▶ Excerpt to read:
LAMB (You et al., 2019)¶

Layer-wise Adaptive Moments for Batch training—combines LARS with Adam:

\[m_l^{(t)} = \beta_1 m_l^{(t-1)} + (1-\beta_1) \nabla w_l\]

\[v_l^{(t)} = \beta_2 v_l^{(t-1)} + (1-\beta_2) (\nabla w_l)^2\]

\[\hat{m}_l = \frac{m_l}{1-\beta_1^t}, \quad \hat{v}_l = \frac{v_l}{1-\beta_2^t}\]

\[r_l = \frac{\hat{m}_l}{\sqrt{\hat{v}_l} + \epsilon}\]

Where $\epsilon$ is a small constant for numerical stability (typically $10^{-8}$).

Then apply LARS-style trust ratio:

\[\phi_l = \frac{||w_l||}{||r_l + \lambda w_l||}\]

\[w_l \leftarrow w_l - \eta \cdot \phi_l \cdot (r_l + \lambda w_l)\]

LAMB enabled training BERT with batch size 65K in 76 minutes (vs. 3 days with Adam).

Comparison¶

Method	Base Optimizer	Max Batch (ImageNet)	Max Batch (BERT)
SGD + Linear LR	SGD	~8K	N/A
LARS	SGD	32K	~8K
Adam + Linear LR	Adam	~16K	~16K
LAMB	Adam	~32K	65K

The Batch Size vs. Time Trade-off¶

Larger batch sizes enable data parallelism across more GPUs. But returns diminish.

Scaling Efficiency¶

Define scaling efficiency:

\[E(B) = \frac{S(B_0)/S(B)}{B/B_0}\]

$E = 1$: Perfect scaling (linear speedup)
$E < 1$: Sub-linear scaling
$E \to 0$: Wasted compute

Below $B_{\text{crit}}$: $E \approx 1$

Above $B_{\text{crit}}$: $E$ drops rapidly

When to Scale¶

Scale batch when:

Wall-clock time is the constraint
You're below $B_{\text{crit}}$
GPU utilization is high

Don't scale batch when:

Already above $B_{\text{crit}}$
Final quality matters more than speed
Hyperparameter tuning is difficult

Gradient Accumulation¶

Can't fit large batch in memory? Accumulate gradients:

optimizer.zero_grad()

▶ Exercise instructions:
[1] In the large-batch optimizer excerpt, rewrite the span that begins at the words "LAMB enabled training" and stops after "But returns diminish.", putting "taper off" in place of "diminish".
[2] Carry the large-batch optimizer excerpt forward from its final line.
The listing plays no role in any of this.

▶ Data:
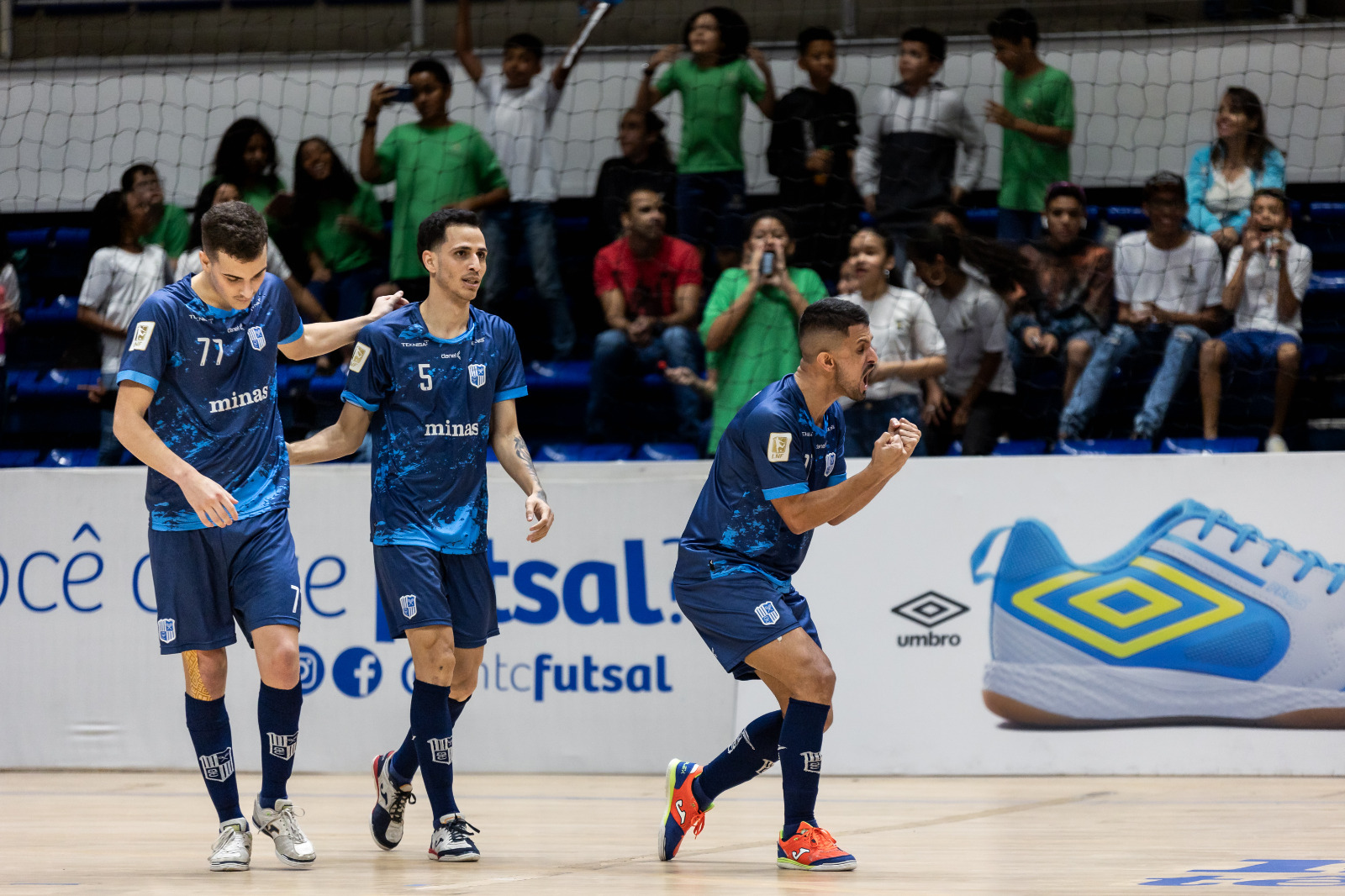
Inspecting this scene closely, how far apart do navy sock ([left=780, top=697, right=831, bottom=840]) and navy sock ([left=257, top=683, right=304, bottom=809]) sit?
61.4 inches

▶ Solved problems:
[1]
LAMB enabled training BERT with batch size 65K in 76 minutes (vs. 3 days with Adam).

Comparison¶

Method	Base Optimizer	Max Batch (ImageNet)	Max Batch (BERT)
SGD + Linear LR	SGD	~8K	N/A
LARS	SGD	32K	~8K
Adam + Linear LR	Adam	~16K	~16K
LAMB	Adam	~32K	65K

The Batch Size vs. Time Trade-off¶

Larger batch sizes enable data parallelism across more GPUs. But returns taper off.

[2]
for i, batch in enumerate(mini_batches):
    loss = model(batch) / accumulation_steps
    loss.backward()  # Accumulates gradients

    if (i + 1) % accumulation_steps == 0:
        optimizer.step()
        optimizer.zero_grad()

Mathematically equivalent to large batch, but:

More forward/backward passes
Same memory as small batch
Slower than true data parallelism

Use when: GPU memory limits effective batch size, but $B_{\text{crit}}$ hasn't been reached.

Dynamic Batch Sizing¶

$B_{\text{crit}}$ increases during training. Optimal strategy: increase batch size during training.

LLaMA's Approach¶

LLaMA 2 (and later LLaMA 3) increased batch size mid-training:

Start: smaller batch size (e.g., 2M tokens for LLaMA 2)
Ramp up to 4M tokens after initial training phase

Note: LLaMA 1 used a constant batch size of ~4M tokens throughout training. The batch size ramp was introduced in LLaMA 2.

Benefits: 1. Early training: smaller batch for exploration 2. Late training: larger batch for efficiency 3. Total steps reduced

Adaptive Scaling¶

Monitor gradient noise scale:

\[\text{noise scale} = \frac{||\text{Var}(\nabla L)||}{||\mathbb{E}[\nabla L]||^2}\]

When noise scale drops, safe to increase batch size.

Practical Recipe for Large-Batch Training¶

Establish baseline: Train with small batch (256-1024), find optimal $\eta_0$
Estimate $B_{\text{crit}}$: Double batch, check if steps halve. Stop when they don't.
Scale with linear rule: $\eta = \eta_0 \cdot B/B_0$ up to $B_{\text{crit}}$
Use warmup: $T_{\text{warmup}} \propto B/B_0$
Consider LARS/LAMB: Essential for $B > 8K$ typically
Monitor carefully:
Loss spikes → reduce LR or increase warmup
Slow convergence → may have exceeded $B_{\text{crit}}$
Layer-wise gradient norms → check for imbalance
Dynamic batch: Increase batch size as training progresses

Exercises¶

Critical batch size: A model trains in 100K steps with batch size 256. With batch size 1024, it trains in 28K steps. With batch size 4096, it trains in 15K steps. Estimate $B_{\text{crit}}$.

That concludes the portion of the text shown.